MDL-56129 core: Set a timeout on the session cookie

This is primarily because iOS has changed something under the hood which means that only session cookies which have an expiry are passed around the OS. In order to make media playable outside of the browser (e.g. a video), we must set a session cookie timeout. Since the session timeout is configurable, this patch sets the cookie timeout to the session timeout plus a period of one week.
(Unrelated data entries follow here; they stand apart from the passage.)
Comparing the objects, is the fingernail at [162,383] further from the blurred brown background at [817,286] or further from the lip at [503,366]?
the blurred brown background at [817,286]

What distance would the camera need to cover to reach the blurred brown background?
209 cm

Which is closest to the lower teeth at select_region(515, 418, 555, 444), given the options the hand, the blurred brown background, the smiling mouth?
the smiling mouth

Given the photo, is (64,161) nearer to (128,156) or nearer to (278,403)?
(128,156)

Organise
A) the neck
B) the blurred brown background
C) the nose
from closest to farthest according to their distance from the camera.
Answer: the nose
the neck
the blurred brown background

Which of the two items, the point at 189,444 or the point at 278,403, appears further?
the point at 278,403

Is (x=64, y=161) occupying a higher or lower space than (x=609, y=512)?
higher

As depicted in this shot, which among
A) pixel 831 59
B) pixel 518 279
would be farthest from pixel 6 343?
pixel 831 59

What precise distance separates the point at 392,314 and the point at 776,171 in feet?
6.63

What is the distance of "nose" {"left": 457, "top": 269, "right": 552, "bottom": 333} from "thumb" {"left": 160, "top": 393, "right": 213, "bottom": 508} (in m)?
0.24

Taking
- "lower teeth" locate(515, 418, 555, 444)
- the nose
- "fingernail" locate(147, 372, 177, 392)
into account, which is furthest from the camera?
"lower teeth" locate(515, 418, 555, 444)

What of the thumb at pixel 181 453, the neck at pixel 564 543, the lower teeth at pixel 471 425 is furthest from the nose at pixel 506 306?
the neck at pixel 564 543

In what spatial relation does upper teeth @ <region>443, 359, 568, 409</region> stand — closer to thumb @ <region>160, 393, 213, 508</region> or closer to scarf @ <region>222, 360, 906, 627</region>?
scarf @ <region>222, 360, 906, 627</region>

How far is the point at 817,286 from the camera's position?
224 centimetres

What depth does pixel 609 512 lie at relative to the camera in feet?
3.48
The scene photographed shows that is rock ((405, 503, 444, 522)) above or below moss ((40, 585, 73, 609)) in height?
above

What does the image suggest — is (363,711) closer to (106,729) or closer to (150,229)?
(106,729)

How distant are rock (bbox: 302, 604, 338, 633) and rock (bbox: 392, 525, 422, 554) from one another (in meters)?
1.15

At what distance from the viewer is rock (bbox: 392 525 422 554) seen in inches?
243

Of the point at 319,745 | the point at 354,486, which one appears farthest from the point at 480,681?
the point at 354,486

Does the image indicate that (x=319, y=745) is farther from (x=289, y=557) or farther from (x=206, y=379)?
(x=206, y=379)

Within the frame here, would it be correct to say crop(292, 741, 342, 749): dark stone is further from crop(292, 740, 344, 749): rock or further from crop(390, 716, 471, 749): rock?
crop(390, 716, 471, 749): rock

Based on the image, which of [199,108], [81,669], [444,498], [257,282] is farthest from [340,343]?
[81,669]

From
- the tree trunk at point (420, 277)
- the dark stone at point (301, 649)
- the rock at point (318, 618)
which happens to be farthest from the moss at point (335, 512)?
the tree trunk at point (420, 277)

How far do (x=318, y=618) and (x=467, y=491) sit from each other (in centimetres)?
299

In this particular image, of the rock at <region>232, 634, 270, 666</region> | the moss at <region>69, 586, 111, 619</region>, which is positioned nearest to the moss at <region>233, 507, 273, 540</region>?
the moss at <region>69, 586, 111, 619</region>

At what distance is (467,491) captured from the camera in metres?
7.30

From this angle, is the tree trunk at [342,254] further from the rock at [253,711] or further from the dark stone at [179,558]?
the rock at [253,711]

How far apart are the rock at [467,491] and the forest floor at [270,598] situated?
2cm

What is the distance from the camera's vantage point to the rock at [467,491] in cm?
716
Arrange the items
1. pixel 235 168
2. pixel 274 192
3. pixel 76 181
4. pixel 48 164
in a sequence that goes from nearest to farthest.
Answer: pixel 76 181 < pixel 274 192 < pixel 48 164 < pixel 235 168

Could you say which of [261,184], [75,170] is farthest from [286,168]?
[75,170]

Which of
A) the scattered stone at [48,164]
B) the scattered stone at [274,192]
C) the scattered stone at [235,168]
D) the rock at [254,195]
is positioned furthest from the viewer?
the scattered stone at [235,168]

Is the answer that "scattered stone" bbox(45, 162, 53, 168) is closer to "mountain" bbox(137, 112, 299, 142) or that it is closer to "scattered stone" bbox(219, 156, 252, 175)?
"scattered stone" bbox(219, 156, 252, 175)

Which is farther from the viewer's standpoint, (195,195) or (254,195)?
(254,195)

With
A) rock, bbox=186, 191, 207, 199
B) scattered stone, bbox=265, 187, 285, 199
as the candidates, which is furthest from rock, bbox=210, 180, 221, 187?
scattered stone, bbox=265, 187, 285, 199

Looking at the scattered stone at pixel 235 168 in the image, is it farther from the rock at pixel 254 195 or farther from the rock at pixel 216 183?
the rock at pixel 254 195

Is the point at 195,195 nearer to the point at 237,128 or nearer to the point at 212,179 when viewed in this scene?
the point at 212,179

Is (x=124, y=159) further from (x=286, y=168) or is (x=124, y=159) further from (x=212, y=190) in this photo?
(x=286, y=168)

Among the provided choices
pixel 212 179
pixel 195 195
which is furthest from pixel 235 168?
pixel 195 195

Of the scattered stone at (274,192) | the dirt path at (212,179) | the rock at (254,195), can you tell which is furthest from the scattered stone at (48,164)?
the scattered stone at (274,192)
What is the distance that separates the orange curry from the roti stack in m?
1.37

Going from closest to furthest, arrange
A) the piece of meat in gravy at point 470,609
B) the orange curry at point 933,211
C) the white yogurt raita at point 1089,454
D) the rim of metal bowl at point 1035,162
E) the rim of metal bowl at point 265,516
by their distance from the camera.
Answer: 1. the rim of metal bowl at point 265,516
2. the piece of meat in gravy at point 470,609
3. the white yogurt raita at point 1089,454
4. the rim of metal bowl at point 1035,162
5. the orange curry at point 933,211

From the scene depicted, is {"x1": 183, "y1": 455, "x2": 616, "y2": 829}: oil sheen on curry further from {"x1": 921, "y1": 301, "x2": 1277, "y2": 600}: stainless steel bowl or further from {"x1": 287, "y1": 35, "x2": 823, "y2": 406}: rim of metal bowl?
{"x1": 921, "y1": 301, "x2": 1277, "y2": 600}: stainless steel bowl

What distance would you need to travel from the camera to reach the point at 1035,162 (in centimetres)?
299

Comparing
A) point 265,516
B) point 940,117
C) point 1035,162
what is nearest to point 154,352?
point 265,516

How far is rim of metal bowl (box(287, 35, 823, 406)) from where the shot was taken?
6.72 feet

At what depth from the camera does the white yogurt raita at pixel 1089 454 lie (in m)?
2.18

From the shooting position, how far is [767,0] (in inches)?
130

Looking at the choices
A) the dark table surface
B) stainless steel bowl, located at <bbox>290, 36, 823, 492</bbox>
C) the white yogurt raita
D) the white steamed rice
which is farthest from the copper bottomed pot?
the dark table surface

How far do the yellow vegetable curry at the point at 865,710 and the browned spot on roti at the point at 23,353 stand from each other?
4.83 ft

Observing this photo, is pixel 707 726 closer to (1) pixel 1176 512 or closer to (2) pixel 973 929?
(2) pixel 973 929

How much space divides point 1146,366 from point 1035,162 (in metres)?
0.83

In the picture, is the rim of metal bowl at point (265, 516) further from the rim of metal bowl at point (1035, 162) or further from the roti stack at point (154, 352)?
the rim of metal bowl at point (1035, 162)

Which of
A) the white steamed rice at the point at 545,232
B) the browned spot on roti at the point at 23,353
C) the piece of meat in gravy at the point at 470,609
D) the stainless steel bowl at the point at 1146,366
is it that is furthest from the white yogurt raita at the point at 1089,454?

This ensures that videos continue to work, and that the expired session message is shown on the login page, but without requiring excessively long session times.
moodle · Oct 24, 2016 · 638b683 · 638b683
1 parent 3d13576
commit 638b683
Showing 1 changed file with 6 additions and 1 deletion.
diff --git a/lib/classes/session/manager.php b/lib/classes/session/manager.php
@@ -243,7 +243,12 @@ protected static function prepare_cookies() {
 
         // Set configuration.
         session_name($sessionname);
-        session_set_cookie_params(0, $CFG->sessioncookiepath, $CFG->sessioncookiedomain, $cookiesecure, $CFG->cookiehttponly);
+        // The session cookie expiry time cannot be extended so this needs to be set to a reasonable period, longer than
+        // the sessiontimeout.
+        // This ensures that the cookie is unlikely to timeout before the session does.
+        $sessionlifetime = $CFG->sessiontimeout + WEEKSECS;
+        session_set_cookie_params($sessionlifetime, $CFG->sessioncookiepath, $CFG->sessioncookiedomain,
+                $cookiesecure, $CFG->cookiehttponly);
         ini_set('session.use_trans_sid', '0');
         ini_set('session.use_only_cookies', '1');
         ini_set('session.hash_function', '0');        // For now MD5 - we do not have room for sha-1 in sessions table.